WORK INSTRUCTIONS – Present the data below as a numbered list, leaving out any blank lines.

DATA RECORDS –
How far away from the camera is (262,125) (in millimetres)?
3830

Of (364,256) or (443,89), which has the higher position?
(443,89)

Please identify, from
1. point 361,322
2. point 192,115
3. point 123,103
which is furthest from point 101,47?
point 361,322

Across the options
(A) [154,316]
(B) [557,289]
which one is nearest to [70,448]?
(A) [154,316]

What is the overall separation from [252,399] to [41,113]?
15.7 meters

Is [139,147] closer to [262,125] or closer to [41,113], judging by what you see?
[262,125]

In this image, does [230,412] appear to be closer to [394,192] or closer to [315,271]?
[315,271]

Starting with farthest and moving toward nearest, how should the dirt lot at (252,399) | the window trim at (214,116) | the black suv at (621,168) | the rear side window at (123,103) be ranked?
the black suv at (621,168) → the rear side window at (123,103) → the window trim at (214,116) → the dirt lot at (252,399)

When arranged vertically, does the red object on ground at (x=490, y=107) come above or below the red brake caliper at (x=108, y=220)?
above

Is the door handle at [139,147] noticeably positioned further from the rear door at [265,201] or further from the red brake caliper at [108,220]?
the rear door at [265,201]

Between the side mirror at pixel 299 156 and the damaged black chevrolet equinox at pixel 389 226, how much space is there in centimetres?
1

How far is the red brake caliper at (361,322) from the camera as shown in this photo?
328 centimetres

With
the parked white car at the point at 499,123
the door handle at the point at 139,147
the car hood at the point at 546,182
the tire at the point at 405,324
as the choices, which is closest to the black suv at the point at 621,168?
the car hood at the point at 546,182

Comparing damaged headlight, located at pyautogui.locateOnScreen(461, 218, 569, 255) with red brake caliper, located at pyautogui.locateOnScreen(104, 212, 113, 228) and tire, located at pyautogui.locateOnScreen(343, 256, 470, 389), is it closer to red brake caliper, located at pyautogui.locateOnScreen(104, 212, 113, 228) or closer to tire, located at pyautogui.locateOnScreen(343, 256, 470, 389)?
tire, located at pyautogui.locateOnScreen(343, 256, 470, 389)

SOLUTION TO THIS TASK –
1. How far away from the camera is (262,125) (in millimetres)?
2. 3830
3. Of (364,256) or (443,89), which has the higher position?
4. (443,89)
5. Please identify, from
6. 1. point 361,322
7. 2. point 192,115
8. 3. point 123,103
9. which is furthest from point 101,47?
10. point 361,322
11. Across the options
12. (A) [154,316]
13. (B) [557,289]
14. which one is nearest to [70,448]?
15. (A) [154,316]
16. What is the overall separation from [252,399] to [41,113]?
17. 15.7 meters
18. Is [139,147] closer to [262,125] or closer to [41,113], judging by what you see?
19. [262,125]
20. In this image, does [230,412] appear to be closer to [394,192] or closer to [315,271]?
21. [315,271]
22. Starting with farthest and moving toward nearest, how should the dirt lot at (252,399) | the window trim at (214,116) | the black suv at (621,168) | the rear side window at (123,103) be ranked?
23. the black suv at (621,168) → the rear side window at (123,103) → the window trim at (214,116) → the dirt lot at (252,399)
24. When arranged vertically, does the red object on ground at (x=490, y=107) come above or below the red brake caliper at (x=108, y=220)?
25. above
26. Is the door handle at [139,147] noticeably positioned further from the rear door at [265,201] or further from the red brake caliper at [108,220]?
27. the rear door at [265,201]
28. Between the side mirror at pixel 299 156 and the damaged black chevrolet equinox at pixel 389 226, how much space is there in centimetres?
29. 1
30. How far is the red brake caliper at (361,322) from the camera as shown in this photo?
31. 328 centimetres
32. With
33. the parked white car at the point at 499,123
34. the door handle at the point at 139,147
35. the car hood at the point at 546,182
36. the tire at the point at 405,324
37. as the choices, which is closest to the black suv at the point at 621,168?
38. the car hood at the point at 546,182
39. Comparing damaged headlight, located at pyautogui.locateOnScreen(461, 218, 569, 255) with red brake caliper, located at pyautogui.locateOnScreen(104, 212, 113, 228) and tire, located at pyautogui.locateOnScreen(343, 256, 470, 389), is it closer to red brake caliper, located at pyautogui.locateOnScreen(104, 212, 113, 228) or closer to tire, located at pyautogui.locateOnScreen(343, 256, 470, 389)?
40. tire, located at pyautogui.locateOnScreen(343, 256, 470, 389)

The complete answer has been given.